Consumo de alcohol: causa de la violencia doméstica

Opinión
/ 17 febrero 2022
Lo primero que debe hacerse es reconocer la cruda realidad: cualquier cosa que se esté haciendo en este momento no está dando los resultados deseados

De acuerdo con cifras de la Unidad de Integración Familiar (UNIF) de Saltillo, un altísimo porcentaje de los episodios de violencia que se registran en los hogares de la ciudad tienen como factor común el consumo de alcohol. Además, en una proporción no determinada podría darse la combinación de este con otras sustancias.

“En mucho más del 90 por ciento de los casos de conflictos familiares se ha evidenciado el consumo de alcohol y quizás, dentro de esa estadística, haya consumo de alguna otra sustancia. Sin embargo, eso lo sabe solamente el médico dictaminador”, señaló Patricia Moreno, directora de la institución.

Como en el caso de cualquier otro indicador, lo que la estadística debe provocar aquí es una reacción clara y amplia de las instituciones públicas a fin de diseñar y poner en práctica políticas orientadas a contener el fenómeno y revertir sus efectos.

Y en ese proceso, lo primero que debe hacerse es reconocer la cruda realidad: cualquier cosa que se esté haciendo en este momento no está dando los resultados deseados.

Resultaría inadmisible que frente a estadísticas de esta magnitud se proceda a la enumeración de las campañas que se han implementado para advertir sobre los nocivos efectos del consumo inmoderado de alcohol. Y no es admisible porque claramente no están sirviendo para el propósito para el cual fueron diseñadas.

Lejos de esa posibilidad, lo que las cifras que publicamos en esta edición reflejan es que el alcohol es un problema serio de salud pública que tiene repercusiones severas en las posibilidades de crecimiento y desarrollo sanos de dos grupos vulnerables de nuestra comunidad: las mujeres y los niños.

Tampoco puede abordarse el tema desde la perspectiva de que se han reforzado las estrategias para la denuncia de los casos de violencia doméstica, o que se ha incrementado la capacidad de atención para las víctimas de esta.

¿Por qué? Porque de lo que se trata no es de atender las consecuencias de la violencia, sino de impedir que se registre. Por supuesto que la existencia de mecanismos de defensa de las víctimas tiene un componente disuasor de la conducta y por ello es importante que estos existan, pero no puede apostarse a la reducción en la incidencia de casos únicamente por esta vía.

------------

◆ Tarea A ◆
Según la directora de la UNIF citada en el artículo sobre alcohol y violencia doméstica, ¿en qué proporción de los conflictos familiares se ha evidenciado el consumo de alcohol?
◆ Tarea B ◆
Resume en dos oraciones el artículo sobre alcohol y violencia doméstica.
◆ Tarea C ◆
Copia del artículo el tramo que va desde "Lejos de esa" hasta "y los niños.", cambiando "problema serio" por "problema grave".

------------

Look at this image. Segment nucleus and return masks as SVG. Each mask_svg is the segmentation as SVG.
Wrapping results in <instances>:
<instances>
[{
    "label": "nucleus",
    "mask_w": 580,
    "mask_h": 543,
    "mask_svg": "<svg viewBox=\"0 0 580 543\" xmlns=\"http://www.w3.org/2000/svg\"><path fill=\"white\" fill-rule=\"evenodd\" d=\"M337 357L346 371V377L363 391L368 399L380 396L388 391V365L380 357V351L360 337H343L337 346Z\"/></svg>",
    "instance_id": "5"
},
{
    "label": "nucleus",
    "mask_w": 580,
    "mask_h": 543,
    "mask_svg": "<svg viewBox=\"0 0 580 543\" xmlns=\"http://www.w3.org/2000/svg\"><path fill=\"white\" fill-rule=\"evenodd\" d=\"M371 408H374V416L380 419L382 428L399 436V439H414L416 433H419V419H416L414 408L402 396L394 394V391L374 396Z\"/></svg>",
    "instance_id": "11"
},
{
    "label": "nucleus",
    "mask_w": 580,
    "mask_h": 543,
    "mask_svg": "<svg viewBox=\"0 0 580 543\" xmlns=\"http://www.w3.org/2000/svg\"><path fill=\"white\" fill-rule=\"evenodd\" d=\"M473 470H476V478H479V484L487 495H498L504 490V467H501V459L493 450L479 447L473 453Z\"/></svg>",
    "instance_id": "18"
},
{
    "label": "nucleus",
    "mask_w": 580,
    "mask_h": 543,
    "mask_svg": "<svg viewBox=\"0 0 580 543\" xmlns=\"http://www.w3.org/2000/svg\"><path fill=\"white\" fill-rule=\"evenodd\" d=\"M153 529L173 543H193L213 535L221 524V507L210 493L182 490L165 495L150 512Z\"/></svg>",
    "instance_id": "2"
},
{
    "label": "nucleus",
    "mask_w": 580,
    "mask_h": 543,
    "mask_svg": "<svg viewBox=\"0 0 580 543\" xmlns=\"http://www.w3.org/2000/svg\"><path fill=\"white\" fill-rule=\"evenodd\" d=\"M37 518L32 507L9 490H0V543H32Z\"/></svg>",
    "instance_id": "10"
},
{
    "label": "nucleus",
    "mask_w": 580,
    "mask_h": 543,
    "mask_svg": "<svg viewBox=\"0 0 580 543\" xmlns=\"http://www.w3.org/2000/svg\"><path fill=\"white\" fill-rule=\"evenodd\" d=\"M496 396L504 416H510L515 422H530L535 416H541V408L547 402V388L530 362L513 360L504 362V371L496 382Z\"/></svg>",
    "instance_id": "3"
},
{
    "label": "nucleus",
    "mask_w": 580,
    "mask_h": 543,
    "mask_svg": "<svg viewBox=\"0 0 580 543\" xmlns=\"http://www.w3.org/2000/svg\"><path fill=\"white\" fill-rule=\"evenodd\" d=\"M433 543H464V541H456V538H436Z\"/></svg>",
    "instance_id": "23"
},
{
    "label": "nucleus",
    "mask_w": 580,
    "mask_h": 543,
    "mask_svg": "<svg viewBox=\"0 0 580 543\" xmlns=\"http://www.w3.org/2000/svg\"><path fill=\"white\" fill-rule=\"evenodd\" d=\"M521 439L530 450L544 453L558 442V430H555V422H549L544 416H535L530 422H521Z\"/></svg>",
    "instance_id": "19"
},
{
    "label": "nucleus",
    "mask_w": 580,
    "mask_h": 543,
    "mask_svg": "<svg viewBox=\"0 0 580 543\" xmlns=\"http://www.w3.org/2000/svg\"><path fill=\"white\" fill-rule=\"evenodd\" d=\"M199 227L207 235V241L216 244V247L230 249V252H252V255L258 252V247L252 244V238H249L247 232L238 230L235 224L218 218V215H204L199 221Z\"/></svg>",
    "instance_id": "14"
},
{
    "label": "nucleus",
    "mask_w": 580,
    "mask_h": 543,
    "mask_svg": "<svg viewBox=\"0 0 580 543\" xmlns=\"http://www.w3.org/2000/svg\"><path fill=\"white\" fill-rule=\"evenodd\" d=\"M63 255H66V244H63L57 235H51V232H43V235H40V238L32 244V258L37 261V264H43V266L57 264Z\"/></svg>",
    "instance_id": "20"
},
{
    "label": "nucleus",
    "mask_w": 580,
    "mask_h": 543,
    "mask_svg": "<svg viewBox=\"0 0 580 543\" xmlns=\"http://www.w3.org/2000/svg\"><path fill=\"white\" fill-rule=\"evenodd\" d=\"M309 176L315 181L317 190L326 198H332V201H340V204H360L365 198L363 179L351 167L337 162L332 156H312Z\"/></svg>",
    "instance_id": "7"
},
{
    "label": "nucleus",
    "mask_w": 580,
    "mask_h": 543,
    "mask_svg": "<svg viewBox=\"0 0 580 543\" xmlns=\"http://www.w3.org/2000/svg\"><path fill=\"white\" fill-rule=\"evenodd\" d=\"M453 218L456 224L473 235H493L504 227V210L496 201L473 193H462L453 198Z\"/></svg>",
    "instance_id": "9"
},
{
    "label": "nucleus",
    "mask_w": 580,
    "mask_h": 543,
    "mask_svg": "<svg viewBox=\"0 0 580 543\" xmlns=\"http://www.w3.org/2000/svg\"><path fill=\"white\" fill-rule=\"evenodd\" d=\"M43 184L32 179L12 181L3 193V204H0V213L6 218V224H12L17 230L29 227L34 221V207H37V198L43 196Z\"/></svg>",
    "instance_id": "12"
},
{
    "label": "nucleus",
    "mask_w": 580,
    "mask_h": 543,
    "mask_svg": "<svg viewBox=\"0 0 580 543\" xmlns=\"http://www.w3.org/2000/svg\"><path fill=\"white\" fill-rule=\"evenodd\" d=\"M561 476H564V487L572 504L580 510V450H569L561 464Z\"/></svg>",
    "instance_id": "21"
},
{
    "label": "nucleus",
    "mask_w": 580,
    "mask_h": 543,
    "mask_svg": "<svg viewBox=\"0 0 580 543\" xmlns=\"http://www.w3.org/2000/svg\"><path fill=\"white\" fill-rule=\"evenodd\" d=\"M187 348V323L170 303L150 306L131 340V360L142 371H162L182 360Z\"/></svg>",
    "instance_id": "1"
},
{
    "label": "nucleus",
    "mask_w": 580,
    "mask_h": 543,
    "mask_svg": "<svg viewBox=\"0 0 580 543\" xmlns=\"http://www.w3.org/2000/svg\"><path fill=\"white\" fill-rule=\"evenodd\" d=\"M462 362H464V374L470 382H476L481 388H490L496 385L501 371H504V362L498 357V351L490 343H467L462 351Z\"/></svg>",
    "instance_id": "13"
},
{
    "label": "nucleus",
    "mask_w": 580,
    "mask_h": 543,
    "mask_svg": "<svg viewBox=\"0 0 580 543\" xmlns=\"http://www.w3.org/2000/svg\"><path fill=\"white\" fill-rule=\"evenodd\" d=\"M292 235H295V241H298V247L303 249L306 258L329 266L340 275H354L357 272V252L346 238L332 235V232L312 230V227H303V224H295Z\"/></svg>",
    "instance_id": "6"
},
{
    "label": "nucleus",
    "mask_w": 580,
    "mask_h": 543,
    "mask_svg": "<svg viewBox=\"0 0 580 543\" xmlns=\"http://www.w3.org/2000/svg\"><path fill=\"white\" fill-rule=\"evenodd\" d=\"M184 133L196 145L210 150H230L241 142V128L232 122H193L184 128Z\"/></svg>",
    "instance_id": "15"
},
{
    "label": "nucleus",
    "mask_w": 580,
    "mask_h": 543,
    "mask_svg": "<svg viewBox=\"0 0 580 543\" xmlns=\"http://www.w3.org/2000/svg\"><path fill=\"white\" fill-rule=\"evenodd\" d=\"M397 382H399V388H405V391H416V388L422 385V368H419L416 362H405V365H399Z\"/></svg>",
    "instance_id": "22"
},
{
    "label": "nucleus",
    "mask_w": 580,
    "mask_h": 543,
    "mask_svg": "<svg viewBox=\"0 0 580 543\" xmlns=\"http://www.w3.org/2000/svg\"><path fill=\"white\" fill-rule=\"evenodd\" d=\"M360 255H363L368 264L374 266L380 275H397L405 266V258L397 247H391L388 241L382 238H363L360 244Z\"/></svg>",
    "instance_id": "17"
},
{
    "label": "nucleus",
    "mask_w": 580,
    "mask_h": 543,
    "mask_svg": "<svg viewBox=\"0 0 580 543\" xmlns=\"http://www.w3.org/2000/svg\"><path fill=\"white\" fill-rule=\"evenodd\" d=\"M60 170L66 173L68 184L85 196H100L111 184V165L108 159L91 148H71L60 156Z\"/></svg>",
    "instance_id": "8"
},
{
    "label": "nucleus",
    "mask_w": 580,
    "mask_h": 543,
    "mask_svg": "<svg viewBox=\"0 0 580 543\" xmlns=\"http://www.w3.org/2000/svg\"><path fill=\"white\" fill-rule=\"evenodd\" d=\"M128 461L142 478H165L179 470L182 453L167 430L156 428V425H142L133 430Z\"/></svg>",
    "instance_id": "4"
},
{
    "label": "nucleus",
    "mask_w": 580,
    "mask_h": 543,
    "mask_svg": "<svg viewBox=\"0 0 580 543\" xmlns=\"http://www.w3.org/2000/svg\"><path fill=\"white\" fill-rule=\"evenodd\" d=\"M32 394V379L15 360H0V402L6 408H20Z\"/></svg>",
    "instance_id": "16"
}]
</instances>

------------

◆ Tu respuesta A ◆
En mucho más del 90 por ciento de los casos.

◆ Tu respuesta B ◆
Según la Unidad de Integración Familiar de Saltillo, en mucho más del 90 por ciento de los conflictos familiares se ha evidenciado consumo de alcohol, un serio problema de salud pública que afecta sobre todo a mujeres y niños. El artículo sostiene que las campañas actuales no están dando resultado y que las instituciones públicas deben diseñar políticas para impedir la violencia y no solo atender sus consecuencias.

◆ Tu respuesta C ◆
Lejos de esa posibilidad, lo que las cifras que publicamos en esta edición reflejan es que el alcohol es un problema grave de salud pública que tiene repercusiones severas en las posibilidades de crecimiento y desarrollo sanos de dos grupos vulnerables de nuestra comunidad: las mujeres y los niños.